DP - Coin Change

You are given an integer array coins representing coins of different denominations and an integer amount representing a total amount of money.

Return the fewest number of coins that you need to make up that amount. If that amount of money cannot be made up by any combination of the coins, return -1.

You may assume that you have an infinite number of each kind of coin.

Input: coins = [1, 2, 5], amount = 11
Output: 3
Explanation: "11" can be made up of using least number of coins 5 + 5 + 1.

Input: coins = [2], amount = 3
Output: -1
Explanation: "3" cannot be made up of using given coins.

Input: coins = [1], amount = 0
Output: 0
Explanation: There are 0 ways to make up amount 0.

Solution 1 - using brute force approach
Solution 2 - using DP memoization
Solution 3 - using DP Bottom-Up approach using tabulation and memory optimization

In this approach, we will generate all possible ways to to come up with the amount using the combinations from coins array. For every number at index i from coins array, we compute remainder = amount-coins[i] and for this remainder repeat the same process recursively until the remainder becomes 0.

If the remainder becomes 0 that means we have found a way to come up with the amount using numbers from coins array and if the remainder becomes negative, that means there is no possibility.

For example, consider if the coins = [1, 1, 2], and amount = 3. When we try all different combinations using the numbers from array, the decision tree looks like below diagram. From every node, we are trying with all possibilities using coins array elements.

coins change brute force approach decision tree

We will create a function bruteForceApproach that takes inputs coins array and amount and returns min as answer.
Base cases are:
- If the input amount is 0, then we will return 0.
- If the input amount is less than 0, then we will return -1 as a way to indicate that we cannot make up amount using the coins given.
-------------------------
» Complete the following:
1. In the stretch of the coin change text from "Input: coins = [1, 2, 5], amount" through "up amount 0.", rename "Output" to "Result" and write that stretch out again.
2. According to the coin change text, what value does the brute-force function return when the input amount is less than 0?

» Dataset excerpt:
-------------------------
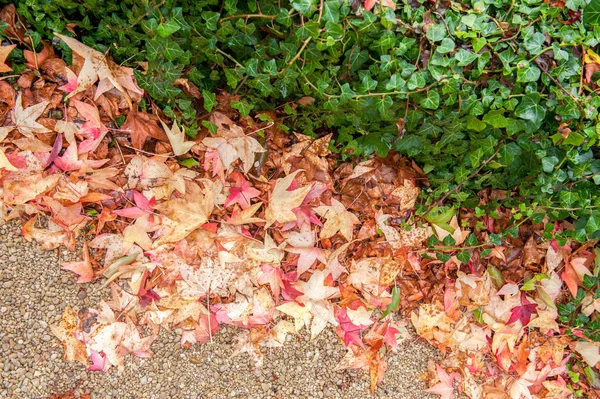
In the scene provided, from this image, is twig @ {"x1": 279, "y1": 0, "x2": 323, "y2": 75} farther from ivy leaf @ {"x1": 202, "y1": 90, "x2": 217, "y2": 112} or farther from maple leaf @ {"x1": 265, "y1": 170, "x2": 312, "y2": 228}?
-------------------------
» Task-by-task outputs:
1.
Input: coins = [1, 2, 5], amount = 11
Result: 3
Explanation: "11" can be made up of using least number of coins 5 + 5 + 1.

Input: coins = [2], amount = 3
Result: -1
Explanation: "3" cannot be made up of using given coins.

Input: coins = [1], amount = 0
Result: 0
Explanation: There are 0 ways to make up amount 0.

2. It returns -1, which indicates that the amount cannot be made up using the given coins.